手も足も出る技術士「平ねぎ」の無為徒食日記

心にうつりゆく由なし事を綴っています。

上下動による破壊メカニズム(3)

2017-07-12 08:46:29 | 耐震構造

上下動による破壊メカニズム(2)の続きです。

■ 上下動破壊

兵庫県南部地震は破壊のデパートのようであり、さまざまな破壊形態が見られました。
中でも上下動の寄与と思われる破壊が多発したのはショッキングなできごとでした。
従来の耐震設計では上下動の作用を無視してきたからです。
この地震をきっかけに「上下動をまじめに考えよう」という機運が興り上下動に関する論文が数多く書かれました。
しかし、そのうねりも長く続くことなく2~3年で廃れてしまいました。
なぜ廃れたか?といえば、二つ理由があると思います。
まず第一に、上下動は水平動に比べ取り扱いが格段に難しいことが挙げられます。
上下動は高周波の現象であるため実験しにくく、
また、高周波成分を含む観測データは既設地震計では得られないことから、地震応答解析の適用も困難です。
第二に、耐震基準を作ってきた主流派たちが快く思わなかったことも大きいと思われます。
主流派とは、土木の分野では土研グループ(川島学派)です。
彼らは上下動の寄与を絶対に認めません。
彼らが行ってきた仕事が否定されることになるので認めたくないのでしょう。
そのようなわけで上下動は今ではすっかり忘れ去られています。

学会では無視されているけれど上下動は耐震設計上重要な問題であると以前から思っていたことと、
波動論で説明できることに最近気づいたので、
論文にして土木学会で発表した次第です。

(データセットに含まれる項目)

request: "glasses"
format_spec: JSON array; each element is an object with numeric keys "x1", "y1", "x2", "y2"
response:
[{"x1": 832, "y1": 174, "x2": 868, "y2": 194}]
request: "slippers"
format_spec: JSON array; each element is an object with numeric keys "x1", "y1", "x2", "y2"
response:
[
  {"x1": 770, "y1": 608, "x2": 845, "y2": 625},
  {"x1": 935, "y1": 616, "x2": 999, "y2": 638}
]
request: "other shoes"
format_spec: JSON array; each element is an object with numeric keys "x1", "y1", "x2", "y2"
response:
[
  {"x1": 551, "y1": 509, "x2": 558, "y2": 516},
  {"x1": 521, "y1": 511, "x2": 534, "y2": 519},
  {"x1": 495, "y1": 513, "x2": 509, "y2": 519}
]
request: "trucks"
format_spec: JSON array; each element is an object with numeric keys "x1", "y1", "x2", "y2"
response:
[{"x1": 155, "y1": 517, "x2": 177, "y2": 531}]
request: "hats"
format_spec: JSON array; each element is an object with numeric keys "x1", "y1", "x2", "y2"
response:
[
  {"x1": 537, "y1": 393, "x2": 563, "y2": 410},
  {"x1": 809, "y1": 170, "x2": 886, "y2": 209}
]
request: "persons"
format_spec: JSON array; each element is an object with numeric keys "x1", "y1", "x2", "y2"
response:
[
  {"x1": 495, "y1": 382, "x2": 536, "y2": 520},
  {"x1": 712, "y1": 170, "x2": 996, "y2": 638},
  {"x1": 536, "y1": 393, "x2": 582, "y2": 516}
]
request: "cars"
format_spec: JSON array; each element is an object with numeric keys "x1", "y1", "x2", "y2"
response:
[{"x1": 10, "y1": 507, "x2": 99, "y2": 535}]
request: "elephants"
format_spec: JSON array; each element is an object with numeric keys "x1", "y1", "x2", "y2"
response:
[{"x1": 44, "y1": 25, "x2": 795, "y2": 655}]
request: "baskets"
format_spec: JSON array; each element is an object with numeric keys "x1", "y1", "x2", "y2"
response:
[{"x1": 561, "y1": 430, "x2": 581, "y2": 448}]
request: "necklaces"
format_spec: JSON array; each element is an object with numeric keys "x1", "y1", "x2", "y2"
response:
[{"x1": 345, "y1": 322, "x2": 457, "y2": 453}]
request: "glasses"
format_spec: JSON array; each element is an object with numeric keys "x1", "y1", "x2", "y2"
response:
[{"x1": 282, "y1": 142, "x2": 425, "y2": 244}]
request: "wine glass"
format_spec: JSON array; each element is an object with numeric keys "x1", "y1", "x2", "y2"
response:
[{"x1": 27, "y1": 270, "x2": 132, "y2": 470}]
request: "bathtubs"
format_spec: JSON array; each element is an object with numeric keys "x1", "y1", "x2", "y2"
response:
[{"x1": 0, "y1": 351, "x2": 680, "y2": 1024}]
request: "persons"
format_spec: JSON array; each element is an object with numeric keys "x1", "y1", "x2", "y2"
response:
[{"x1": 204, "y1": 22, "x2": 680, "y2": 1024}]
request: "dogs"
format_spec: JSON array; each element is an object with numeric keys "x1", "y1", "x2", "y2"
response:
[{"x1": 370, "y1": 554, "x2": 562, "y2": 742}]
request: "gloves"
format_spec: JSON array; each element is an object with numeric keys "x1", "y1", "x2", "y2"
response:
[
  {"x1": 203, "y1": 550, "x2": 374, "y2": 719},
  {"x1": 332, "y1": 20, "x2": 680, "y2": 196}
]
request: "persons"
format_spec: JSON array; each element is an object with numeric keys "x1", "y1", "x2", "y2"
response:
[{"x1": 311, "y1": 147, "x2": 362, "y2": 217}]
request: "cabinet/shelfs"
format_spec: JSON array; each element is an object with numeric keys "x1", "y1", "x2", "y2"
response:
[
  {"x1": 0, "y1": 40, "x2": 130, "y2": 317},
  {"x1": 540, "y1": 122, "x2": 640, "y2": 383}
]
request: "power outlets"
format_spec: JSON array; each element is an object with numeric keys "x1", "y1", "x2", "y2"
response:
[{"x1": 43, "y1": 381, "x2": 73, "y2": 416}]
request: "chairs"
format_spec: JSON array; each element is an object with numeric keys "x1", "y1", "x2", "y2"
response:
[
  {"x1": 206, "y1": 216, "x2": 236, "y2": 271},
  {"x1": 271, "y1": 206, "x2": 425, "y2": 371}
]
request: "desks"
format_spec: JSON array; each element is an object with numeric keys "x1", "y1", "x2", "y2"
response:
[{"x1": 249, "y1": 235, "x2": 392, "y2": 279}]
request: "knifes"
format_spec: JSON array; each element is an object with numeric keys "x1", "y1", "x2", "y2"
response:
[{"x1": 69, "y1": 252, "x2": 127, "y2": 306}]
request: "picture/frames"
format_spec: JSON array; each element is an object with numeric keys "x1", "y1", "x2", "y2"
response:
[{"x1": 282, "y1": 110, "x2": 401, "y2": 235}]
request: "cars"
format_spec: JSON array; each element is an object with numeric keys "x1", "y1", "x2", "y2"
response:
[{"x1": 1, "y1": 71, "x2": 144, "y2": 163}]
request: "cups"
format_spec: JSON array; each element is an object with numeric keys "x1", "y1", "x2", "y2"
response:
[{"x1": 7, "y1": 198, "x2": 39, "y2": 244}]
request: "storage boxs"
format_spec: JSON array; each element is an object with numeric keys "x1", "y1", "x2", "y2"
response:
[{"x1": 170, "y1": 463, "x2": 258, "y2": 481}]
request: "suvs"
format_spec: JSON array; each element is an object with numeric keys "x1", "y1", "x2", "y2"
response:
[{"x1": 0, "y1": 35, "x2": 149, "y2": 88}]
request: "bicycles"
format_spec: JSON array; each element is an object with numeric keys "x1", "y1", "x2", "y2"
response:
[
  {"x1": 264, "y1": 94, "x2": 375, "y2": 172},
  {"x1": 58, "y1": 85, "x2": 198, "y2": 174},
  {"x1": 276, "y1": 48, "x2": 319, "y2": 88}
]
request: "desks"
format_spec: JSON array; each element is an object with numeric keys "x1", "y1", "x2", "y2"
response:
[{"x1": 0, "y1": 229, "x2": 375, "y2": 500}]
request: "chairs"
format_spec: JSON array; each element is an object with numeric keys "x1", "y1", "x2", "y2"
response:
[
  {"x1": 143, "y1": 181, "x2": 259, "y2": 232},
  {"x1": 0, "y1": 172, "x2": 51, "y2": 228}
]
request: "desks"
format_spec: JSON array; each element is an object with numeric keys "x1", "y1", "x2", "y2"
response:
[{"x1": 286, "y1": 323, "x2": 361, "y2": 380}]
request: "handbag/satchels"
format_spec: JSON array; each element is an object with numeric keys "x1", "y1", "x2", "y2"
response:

## 課題
上下動の破壊を論じた本文のうち、「この地震をきっかけに「上下動」から「震応答解析の適用も困難です。」までの部分を、「水平動」を「横揺れ」に置き換えて示せ。

## 課題の結果
この地震をきっかけに「上下動をまじめに考えよう」という機運が興り上下動に関する論文が数多く書かれました。
しかし、そのうねりも長く続くことなく2~3年で廃れてしまいました。
なぜ廃れたか?といえば、二つ理由があると思います。
まず第一に、上下動は横揺れに比べ取り扱いが格段に難しいことが挙げられます。
上下動は高周波の現象であるため実験しにくく、
また、高周波成分を含む観測データは既設地震計では得られないことから、地震応答解析の適用も困難です。